Work required
Gather each line in the records below that contains the string "Source".

Excerpted records
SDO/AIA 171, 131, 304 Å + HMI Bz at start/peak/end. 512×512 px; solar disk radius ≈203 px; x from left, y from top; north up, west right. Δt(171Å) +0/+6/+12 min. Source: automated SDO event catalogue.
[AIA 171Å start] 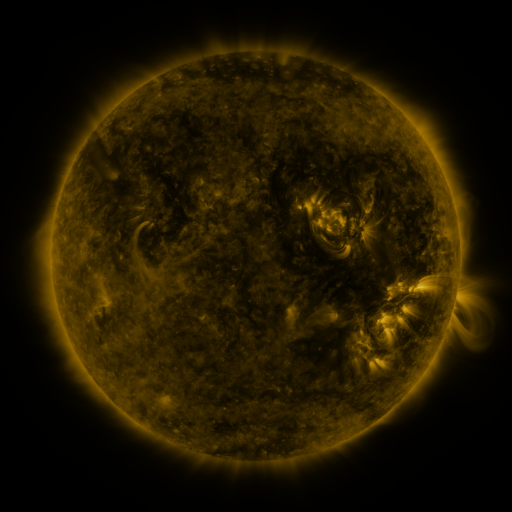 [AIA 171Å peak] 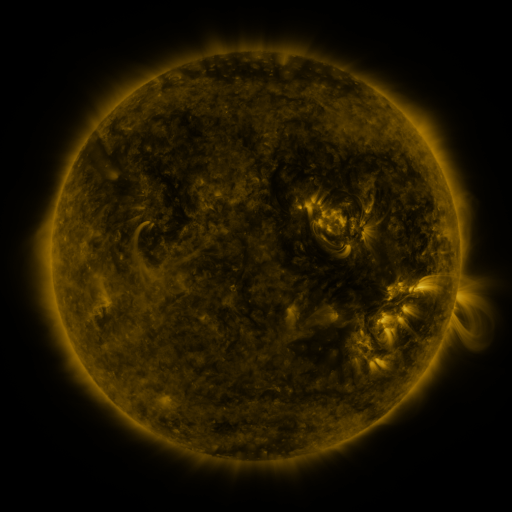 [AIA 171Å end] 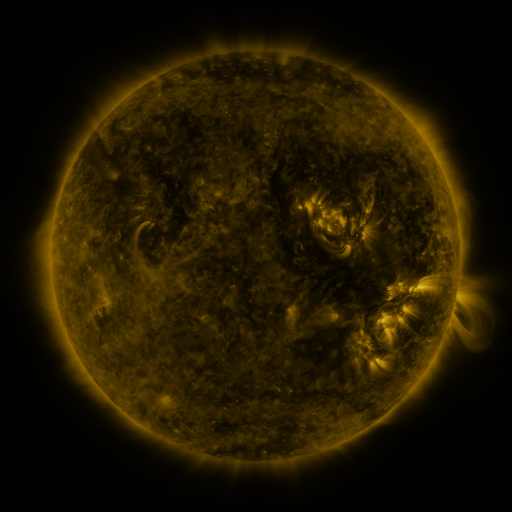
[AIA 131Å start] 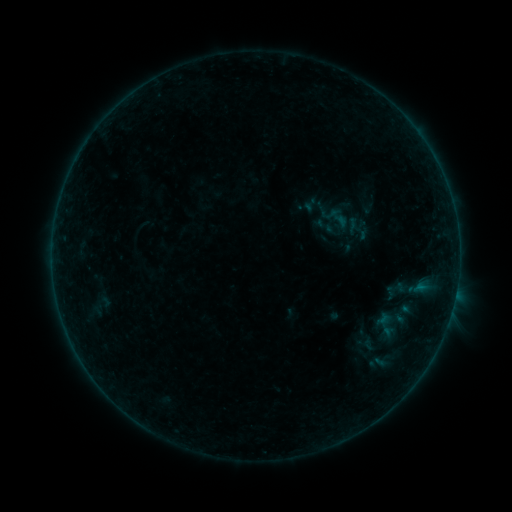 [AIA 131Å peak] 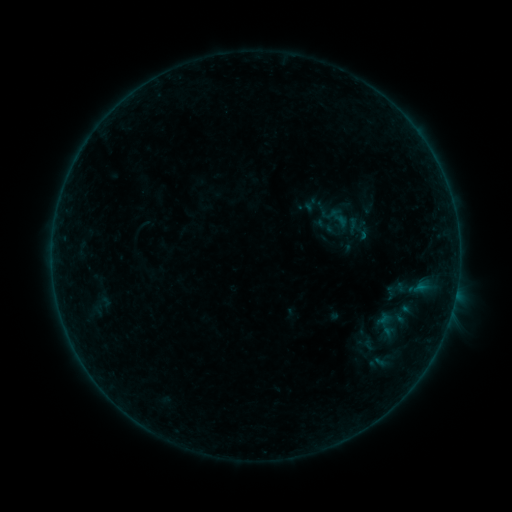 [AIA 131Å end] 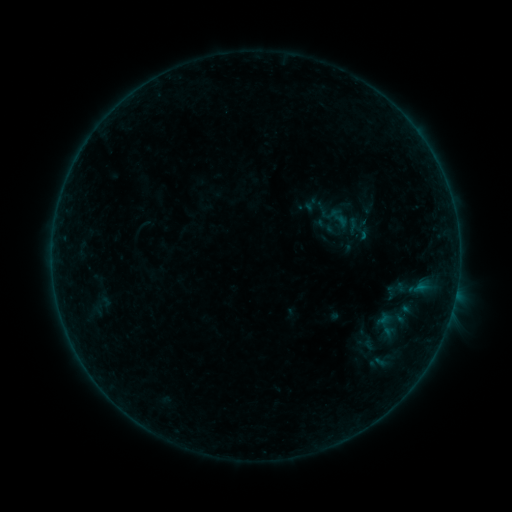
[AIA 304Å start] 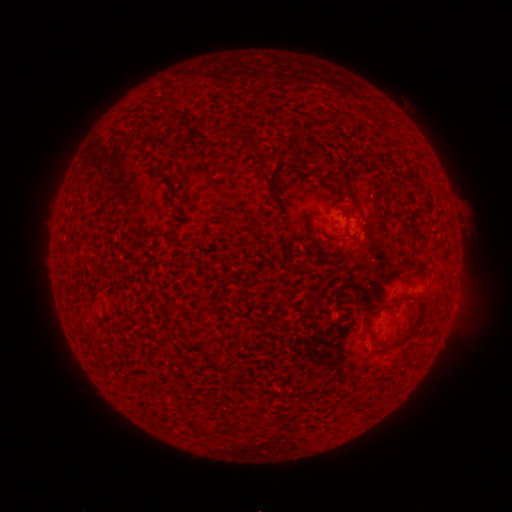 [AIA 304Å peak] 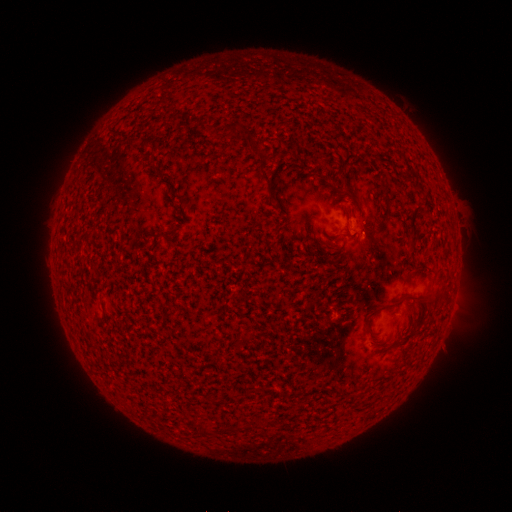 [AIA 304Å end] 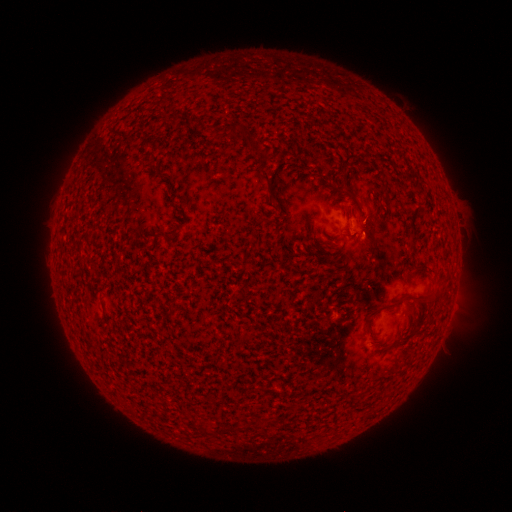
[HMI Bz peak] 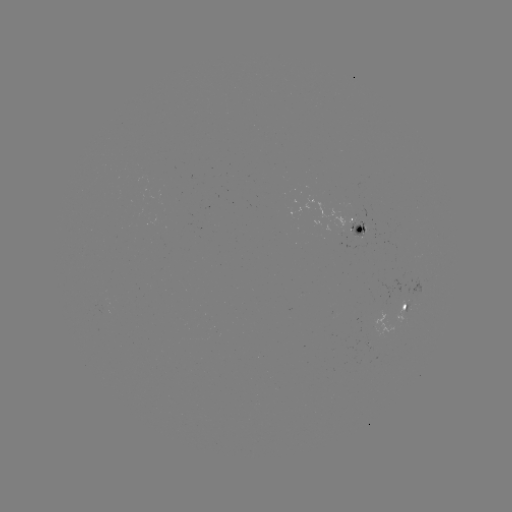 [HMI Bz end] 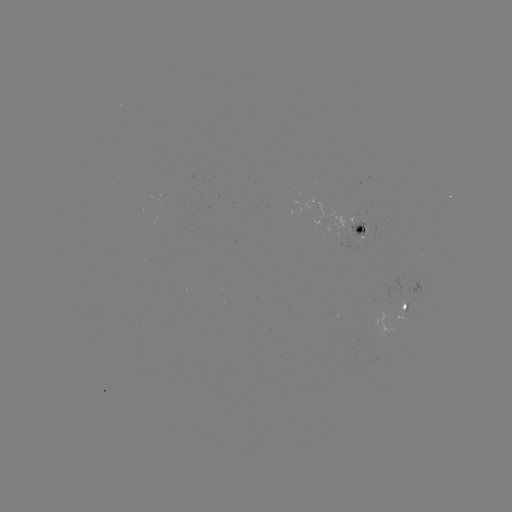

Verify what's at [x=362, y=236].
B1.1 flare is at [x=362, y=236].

The completed task
SDO/AIA 171, 131, 304 Å + HMI Bz at start/peak/end. 512×512 px; solar disk radius ≈203 px; x from left, y from top; north up, west right. Δt(171Å) +0/+6/+12 min. Source: automated SDO event catalogue.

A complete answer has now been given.